Cultural and gender notes

Smiling advice for women

Research by Marvin Hecht and Marianne La France of Boston University found that subordinate people smile more around dominant ones in both friendly and unfriendly situations, while superior people smile around subordinates only in friendly ones. Because women smile far more than men in social and business settings, this can make a woman appear subordinate or weak when facing unsmiling men. The extra smiling is probably inborn rather than learned — by eight weeks of age, baby girls already smile far more than baby boys — fitting women's evolutionary role as pacifiers and nurturers. It does not make a woman less authoritative in fact, but it can make her look less authoritative.

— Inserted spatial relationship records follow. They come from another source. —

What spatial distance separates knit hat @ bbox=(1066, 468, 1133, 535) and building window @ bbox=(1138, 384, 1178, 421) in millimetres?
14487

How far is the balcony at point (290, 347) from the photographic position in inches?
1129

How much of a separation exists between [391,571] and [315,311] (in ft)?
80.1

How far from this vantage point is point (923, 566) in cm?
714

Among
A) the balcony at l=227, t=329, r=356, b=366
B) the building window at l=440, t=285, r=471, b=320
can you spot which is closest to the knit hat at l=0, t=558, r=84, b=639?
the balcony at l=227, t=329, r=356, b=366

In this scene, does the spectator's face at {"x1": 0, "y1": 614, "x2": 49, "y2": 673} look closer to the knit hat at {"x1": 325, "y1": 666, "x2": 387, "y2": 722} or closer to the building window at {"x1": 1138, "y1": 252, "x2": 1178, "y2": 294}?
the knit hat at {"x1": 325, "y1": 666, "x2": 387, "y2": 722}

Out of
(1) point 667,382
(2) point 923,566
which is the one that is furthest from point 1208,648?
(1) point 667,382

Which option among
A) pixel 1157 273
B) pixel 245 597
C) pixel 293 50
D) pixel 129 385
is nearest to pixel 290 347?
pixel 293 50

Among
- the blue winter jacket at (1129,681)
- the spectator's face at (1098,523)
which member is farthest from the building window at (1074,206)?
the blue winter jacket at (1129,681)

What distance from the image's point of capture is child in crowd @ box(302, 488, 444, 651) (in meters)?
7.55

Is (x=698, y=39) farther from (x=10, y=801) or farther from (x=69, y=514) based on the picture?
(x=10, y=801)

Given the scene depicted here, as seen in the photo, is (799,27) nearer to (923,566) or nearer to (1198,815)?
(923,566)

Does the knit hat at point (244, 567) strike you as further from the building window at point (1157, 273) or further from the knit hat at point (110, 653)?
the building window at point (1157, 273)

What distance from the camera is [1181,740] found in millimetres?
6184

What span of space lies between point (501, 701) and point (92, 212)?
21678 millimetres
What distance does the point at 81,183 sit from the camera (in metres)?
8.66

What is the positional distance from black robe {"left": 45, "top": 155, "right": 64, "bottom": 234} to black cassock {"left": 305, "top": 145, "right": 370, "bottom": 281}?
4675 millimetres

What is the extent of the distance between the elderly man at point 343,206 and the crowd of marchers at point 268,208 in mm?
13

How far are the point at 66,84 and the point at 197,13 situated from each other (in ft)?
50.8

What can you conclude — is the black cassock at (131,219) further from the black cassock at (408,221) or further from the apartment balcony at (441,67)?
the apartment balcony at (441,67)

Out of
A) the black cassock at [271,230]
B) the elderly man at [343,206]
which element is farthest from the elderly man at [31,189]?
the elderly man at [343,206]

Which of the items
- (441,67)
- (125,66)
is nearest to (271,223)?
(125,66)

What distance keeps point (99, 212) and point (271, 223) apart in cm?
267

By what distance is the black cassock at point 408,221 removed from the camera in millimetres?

Social psychologist Dr. Nancy Henley of UCLA called a woman's smile "her badge of appeasement," often used to placate a more powerful male. Her research found women smile 87 percent of the time in social encounters versus 67 percent for men, and are 26 percent more likely to return smiles from the opposite sex. In one study, photographs of sad-faced women were rated least attractive by 257 respondents; unsmiling women were read as unhappy, but unsmiling men were read as dominant. The practical lessons: women should smile less — or mirror men's lower smiling — when dealing with dominant men in business, and men who want to persuade women should smile more in all contexts.

Laughter in love

In courtship it is again women who do most of the laughing and smiling, not men, and laughter serves as a gauge of how well a couple is likely to bond. Simply put, the more a man can make a woman laugh, the more attractive she finds him — because the ability to make others laugh reads as a dominant trait, and women prefer dominant males while males prefer subordinate females. Provine also found that a subordinate person laughs to appease a superior, while a superior person makes subordinates laugh without laughing himself to maintain status.

This is why a sense of humor sits near the top of women's priority list in a partner. When a woman says "he's such a funny guy — we spent the whole night laughing," she usually means she laughed and he made her laugh. From a man's perspective, saying a woman has a good sense of humor does not mean she tells jokes — it means she laughs at his. Men instinctively grasp the attraction value of humor and compete with other men to tell the best joke to raise their status (and resent the man who dominates the joke-telling when women are present). The reassuring point: humorous men look more attractive to most women, and humor can be learned.

Summary of the argument

When you smile at someone they almost always return it, producing positive feelings in both parties through simple cause and effect. The evidence is that most encounters run more smoothly, last longer, end better, and improve relationships when smiling and laughing become a habit. Smiles and laughter build the immune system, defend the body against illness, medicate it, sell ideas, teach better, attract friends, and extend life. Humor heals.